Goal of the exercise –
Format every line of the records below as a JSON list of strings, one string per line, leaving out blank lines and the pictures.

begin Task inputs

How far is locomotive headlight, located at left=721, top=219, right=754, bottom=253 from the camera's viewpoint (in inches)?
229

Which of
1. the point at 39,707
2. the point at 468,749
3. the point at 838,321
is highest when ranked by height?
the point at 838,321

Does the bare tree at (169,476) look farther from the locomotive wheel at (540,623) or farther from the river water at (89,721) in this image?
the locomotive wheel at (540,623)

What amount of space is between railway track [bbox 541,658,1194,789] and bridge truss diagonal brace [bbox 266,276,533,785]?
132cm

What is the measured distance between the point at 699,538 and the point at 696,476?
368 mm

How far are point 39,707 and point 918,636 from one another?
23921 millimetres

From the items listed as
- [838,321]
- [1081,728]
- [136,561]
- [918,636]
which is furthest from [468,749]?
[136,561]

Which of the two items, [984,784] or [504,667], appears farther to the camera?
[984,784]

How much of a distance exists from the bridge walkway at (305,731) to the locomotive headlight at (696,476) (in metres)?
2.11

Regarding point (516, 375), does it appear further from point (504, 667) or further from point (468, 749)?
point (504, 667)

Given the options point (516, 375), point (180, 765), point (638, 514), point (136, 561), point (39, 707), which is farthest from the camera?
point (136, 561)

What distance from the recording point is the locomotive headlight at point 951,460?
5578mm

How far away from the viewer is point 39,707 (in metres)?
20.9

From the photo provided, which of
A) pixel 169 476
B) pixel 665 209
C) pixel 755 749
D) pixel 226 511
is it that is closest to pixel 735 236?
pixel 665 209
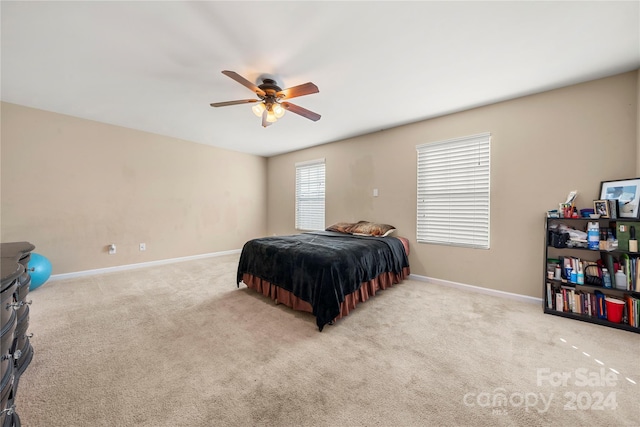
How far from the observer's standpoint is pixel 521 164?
2.80 meters

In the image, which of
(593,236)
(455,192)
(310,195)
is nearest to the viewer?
(593,236)

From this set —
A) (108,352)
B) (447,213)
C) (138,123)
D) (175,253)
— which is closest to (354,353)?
(108,352)

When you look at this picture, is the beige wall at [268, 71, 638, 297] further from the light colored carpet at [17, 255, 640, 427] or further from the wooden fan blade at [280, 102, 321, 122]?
the wooden fan blade at [280, 102, 321, 122]

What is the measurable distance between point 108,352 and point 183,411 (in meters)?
1.03

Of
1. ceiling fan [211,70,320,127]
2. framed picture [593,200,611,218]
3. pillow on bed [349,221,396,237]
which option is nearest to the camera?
framed picture [593,200,611,218]

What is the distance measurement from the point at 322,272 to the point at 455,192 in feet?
7.82

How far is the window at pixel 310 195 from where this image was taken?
5.02 metres

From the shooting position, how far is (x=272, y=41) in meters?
1.92

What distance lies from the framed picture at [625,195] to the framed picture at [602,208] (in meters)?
0.09

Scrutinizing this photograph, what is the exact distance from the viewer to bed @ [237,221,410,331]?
221 centimetres

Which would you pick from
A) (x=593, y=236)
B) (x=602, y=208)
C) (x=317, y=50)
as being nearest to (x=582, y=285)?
(x=593, y=236)

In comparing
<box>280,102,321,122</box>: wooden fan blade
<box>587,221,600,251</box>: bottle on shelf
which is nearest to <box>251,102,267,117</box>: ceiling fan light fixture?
<box>280,102,321,122</box>: wooden fan blade

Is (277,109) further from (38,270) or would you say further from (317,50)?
(38,270)

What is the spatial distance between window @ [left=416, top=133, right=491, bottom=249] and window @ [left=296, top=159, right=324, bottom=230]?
2.11 m
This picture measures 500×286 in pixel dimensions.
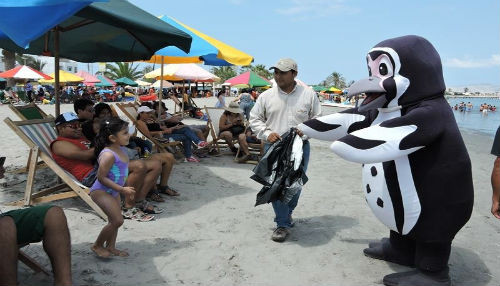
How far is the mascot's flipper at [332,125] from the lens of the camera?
3090 mm

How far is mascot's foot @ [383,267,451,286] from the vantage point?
8.68 feet

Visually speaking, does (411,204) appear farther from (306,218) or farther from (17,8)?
(17,8)

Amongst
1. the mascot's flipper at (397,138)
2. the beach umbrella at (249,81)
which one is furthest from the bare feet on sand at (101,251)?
the beach umbrella at (249,81)

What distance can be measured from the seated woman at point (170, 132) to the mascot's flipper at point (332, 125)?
383cm


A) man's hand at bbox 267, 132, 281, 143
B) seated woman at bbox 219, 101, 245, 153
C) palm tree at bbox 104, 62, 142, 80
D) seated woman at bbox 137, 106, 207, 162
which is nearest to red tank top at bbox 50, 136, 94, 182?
man's hand at bbox 267, 132, 281, 143

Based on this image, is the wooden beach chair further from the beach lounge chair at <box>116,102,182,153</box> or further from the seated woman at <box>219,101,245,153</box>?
the seated woman at <box>219,101,245,153</box>

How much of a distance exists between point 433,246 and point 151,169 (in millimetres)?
2845

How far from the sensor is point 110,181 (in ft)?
9.57

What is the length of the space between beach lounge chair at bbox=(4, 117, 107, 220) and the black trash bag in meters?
1.59

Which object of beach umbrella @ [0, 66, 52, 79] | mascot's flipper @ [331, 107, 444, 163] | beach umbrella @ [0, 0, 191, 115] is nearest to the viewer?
mascot's flipper @ [331, 107, 444, 163]

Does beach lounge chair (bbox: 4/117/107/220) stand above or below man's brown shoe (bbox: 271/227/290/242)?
above

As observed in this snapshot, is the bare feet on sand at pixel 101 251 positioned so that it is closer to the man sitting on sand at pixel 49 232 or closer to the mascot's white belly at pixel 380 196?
the man sitting on sand at pixel 49 232

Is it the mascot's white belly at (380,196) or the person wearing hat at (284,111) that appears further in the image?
the person wearing hat at (284,111)

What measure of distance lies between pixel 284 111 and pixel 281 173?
58cm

end Task inputs

Full response –
[
  "How far is locomotive headlight, located at left=721, top=219, right=754, bottom=253 from the camera's viewpoint (in inches)?",
  "229",
  "Which of",
  "1. the point at 39,707",
  "2. the point at 468,749",
  "3. the point at 838,321",
  "is highest when ranked by height?",
  "the point at 838,321",
  "Does the bare tree at (169,476) look farther from the locomotive wheel at (540,623) or farther from the river water at (89,721) in this image?",
  "the locomotive wheel at (540,623)",
  "What amount of space is between railway track [bbox 541,658,1194,789] and bridge truss diagonal brace [bbox 266,276,533,785]?",
  "132cm",
  "What is the measured distance between the point at 699,538 and the point at 696,476?",
  "368 mm",
  "How far are point 39,707 and point 918,636 from one another?",
  "23921 millimetres",
  "From the items listed as",
  "- [838,321]",
  "- [1081,728]",
  "- [136,561]",
  "- [918,636]",
  "which is furthest from [468,749]?",
  "[136,561]",
  "Which of the two items, [984,784] or [504,667], appears farther to the camera?",
  "[984,784]",
  "How much of a distance exists from the bridge walkway at (305,731) to the locomotive headlight at (696,476) (in metres)?",
  "2.11",
  "Regarding point (516, 375), does it appear further from point (504, 667) or further from point (468, 749)?",
  "point (504, 667)",
  "Given the options point (516, 375), point (180, 765), point (638, 514), point (136, 561), point (39, 707), which is farthest from the camera?",
  "point (136, 561)",
  "What distance from the recording point is the locomotive headlight at point 951,460?",
  "5578mm",
  "How far away from the viewer is point 39,707 (in metres)?",
  "20.9",
  "From the photo provided, which of",
  "A) pixel 169 476",
  "B) pixel 665 209",
  "C) pixel 755 749",
  "D) pixel 226 511",
  "is it that is closest to pixel 735 236?",
  "pixel 665 209",
  "How far from the observer's standpoint is pixel 521 164?",
  "2.80 meters",
  "In the image, which of",
  "(593,236)",
  "(455,192)",
  "(310,195)",
  "is nearest to the viewer?",
  "(593,236)",
  "From this set —",
  "A) (108,352)",
  "B) (447,213)",
  "C) (138,123)",
  "D) (175,253)",
  "— which is closest to (354,353)?",
  "(108,352)",
  "When you look at this picture, is the beige wall at [268, 71, 638, 297] further from the light colored carpet at [17, 255, 640, 427] or further from the wooden fan blade at [280, 102, 321, 122]?",
  "the wooden fan blade at [280, 102, 321, 122]",
  "What is the measurable distance between point 108,352 and point 183,411 (in meters)?",
  "1.03",
  "Of",
  "1. ceiling fan [211,70,320,127]",
  "2. framed picture [593,200,611,218]",
  "3. pillow on bed [349,221,396,237]",
  "which option is nearest to the camera?",
  "framed picture [593,200,611,218]",
  "What is the distance measurement from the point at 322,272 to the point at 455,192 in feet?",
  "7.82",
  "How far is the window at pixel 310 195 from where this image was taken?",
  "5.02 metres",
  "From the shooting position, how far is (x=272, y=41) in meters?",
  "1.92",
  "What distance lies from the framed picture at [625,195] to the framed picture at [602,208] (in meters)?",
  "0.09",
  "Scrutinizing this photograph, what is the exact distance from the viewer to bed @ [237,221,410,331]?",
  "221 centimetres",
  "Which would you pick from",
  "A) (x=593, y=236)",
  "B) (x=602, y=208)",
  "C) (x=317, y=50)",
  "as being nearest to (x=582, y=285)?",
  "(x=593, y=236)",
  "In comparing",
  "<box>280,102,321,122</box>: wooden fan blade",
  "<box>587,221,600,251</box>: bottle on shelf",
  "which is nearest to <box>251,102,267,117</box>: ceiling fan light fixture?",
  "<box>280,102,321,122</box>: wooden fan blade",
  "Is (277,109) further from (38,270) or would you say further from (317,50)?",
  "(38,270)",
  "What is the spatial distance between window @ [left=416, top=133, right=491, bottom=249] and window @ [left=296, top=159, right=324, bottom=230]?",
  "2.11 m",
  "This picture measures 500×286 in pixel dimensions.",
  "How far is the mascot's flipper at [332,125] from the lens of the camera?",
  "3090 mm",
  "How far is mascot's foot @ [383,267,451,286] from the vantage point?",
  "8.68 feet",
  "Visually speaking, does (411,204) appear farther from (306,218) or farther from (17,8)?",
  "(17,8)",
  "Amongst",
  "1. the mascot's flipper at (397,138)",
  "2. the beach umbrella at (249,81)",
  "which one is furthest from the bare feet on sand at (101,251)?",
  "the beach umbrella at (249,81)",
  "What distance can be measured from the seated woman at point (170, 132) to the mascot's flipper at point (332, 125)?",
  "383cm",
  "A) man's hand at bbox 267, 132, 281, 143",
  "B) seated woman at bbox 219, 101, 245, 153",
  "C) palm tree at bbox 104, 62, 142, 80",
  "D) seated woman at bbox 137, 106, 207, 162",
  "which is nearest to red tank top at bbox 50, 136, 94, 182?",
  "man's hand at bbox 267, 132, 281, 143",
  "Based on this image, is the wooden beach chair further from the beach lounge chair at <box>116,102,182,153</box> or further from the seated woman at <box>219,101,245,153</box>?",
  "the seated woman at <box>219,101,245,153</box>",
  "How much of a distance exists between point 433,246 and point 151,169 (in millimetres)?",
  "2845",
  "How far from the sensor is point 110,181 (in ft)?",
  "9.57",
  "What is the length of the space between beach lounge chair at bbox=(4, 117, 107, 220) and the black trash bag in meters?",
  "1.59",
  "Which object of beach umbrella @ [0, 66, 52, 79] | mascot's flipper @ [331, 107, 444, 163] | beach umbrella @ [0, 0, 191, 115] is nearest to the viewer?",
  "mascot's flipper @ [331, 107, 444, 163]",
  "Does beach lounge chair (bbox: 4/117/107/220) stand above or below man's brown shoe (bbox: 271/227/290/242)?",
  "above",
  "As observed in this snapshot, is the bare feet on sand at pixel 101 251 positioned so that it is closer to the man sitting on sand at pixel 49 232 or closer to the mascot's white belly at pixel 380 196?",
  "the man sitting on sand at pixel 49 232",
  "Is it the mascot's white belly at (380,196) or the person wearing hat at (284,111) that appears further in the image?",
  "the person wearing hat at (284,111)",
  "What measure of distance lies between pixel 284 111 and pixel 281 173?",
  "58cm"
]